Outside a small cabin hidden by ponderosa pines and groves of aspen stands northeast of Durango, David Petersen relentlessly chops wood on a late August day to stock up for the long winter months.
But his mind is focused on one thing: September, what he calls the most beautiful month in Colorado, when not only all the “tourists and other bugs go away,” but also, more importantly, it’s the start of elk hunting season.
“For me, personally, I don’t enjoy the kill,” Petersen said. “I enjoy hunting.”
Petersen is a local author and former conservation activist whose biggest contribution, colleagues agree, is championing a voice for ethical hunting, which at times, proved divisive in the tight-knit and opinionated hunting community.
He also is the subject of a new documentary, “On the Wild Edge: Hunting for a Natural Life,” which provides a rare, intimate view of a man who prefers to remain a recluse, having even escaped the attention of his local paper, The Durango Herald, for almost three decades.
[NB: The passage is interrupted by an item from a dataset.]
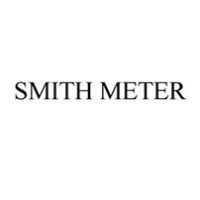 Smith Meter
“I consider myself a small fish,” he likes to say. “But it’s also a small pond.”
Petersen, 70, wanted out of his hometown in rural Oklahoma so badly that he joined the U.S. Marines during the Vietnam War. He excelled in training to be a helicopter pilot, and, oddly, promotions kept him from seeing action.
After the war, Petersen did not return to the plains of the Midwest. He met his soon-to-be wife, Carolyn, in Laguna Beach, and the two bounced around the country for a few years until they stumbled upon Durango in 1981. They haven’t left.
Petersen whimsically recalls those first few years in Durango, living “dirt poor” while the couple struggled to build a cabin on a plot of land they purchased. In the meantime, Carolyn “worked a litany of dead-end jobs” so that Petersen could pursue a career as a writer.
The risk paid off: in 1983 Petersen landed a job with Mother Earth News, which at the time thrived on the growing “back to the land movement,” and an increasing public sentiment for preservation of the environment.
Over time, as Petersen admits, a career as a “nature writer” turned out to not be his calling. His real voice emerged when discussing controversial issues surrounding the ethical practices of hunting.
“He’s been the sole voice for ethical hunting and how it needs to be done right,” said longtime friend and BearSmart activist Bryan Peterson (no relation). “He rails against any advantages that makes hunting more than pure sport. No gadgets, no gizmos, no drones.”
Each fall, almost like a religious mecca, Petersen roams the San Juan Mountains, armed only with a long bow, which requires him to be within a 20-foot range of his prey.
“I want the hard way,” he said. “It makes you have to be more dedicated. You have to actually hunt. All these new devices take the hunt out of hunting.”
Citing a stronger connection to nature with a pure hunt, Petersen thrust his views into the hunting world, openly criticizing over-the-top tactics in an attempt to bring a self-awareness to the community.
“It’s a real easy group to be critical of,” Petersen said. “I realized if I wanted to be a hunter, I’d have to be the anti-hunter.”
Like many hunters or anglers who depend on a healthy environment, Petersen became a prominent voice in conservation efforts, playing a huge role in Trout Unlimited and Backcountry Hunters and Anglers.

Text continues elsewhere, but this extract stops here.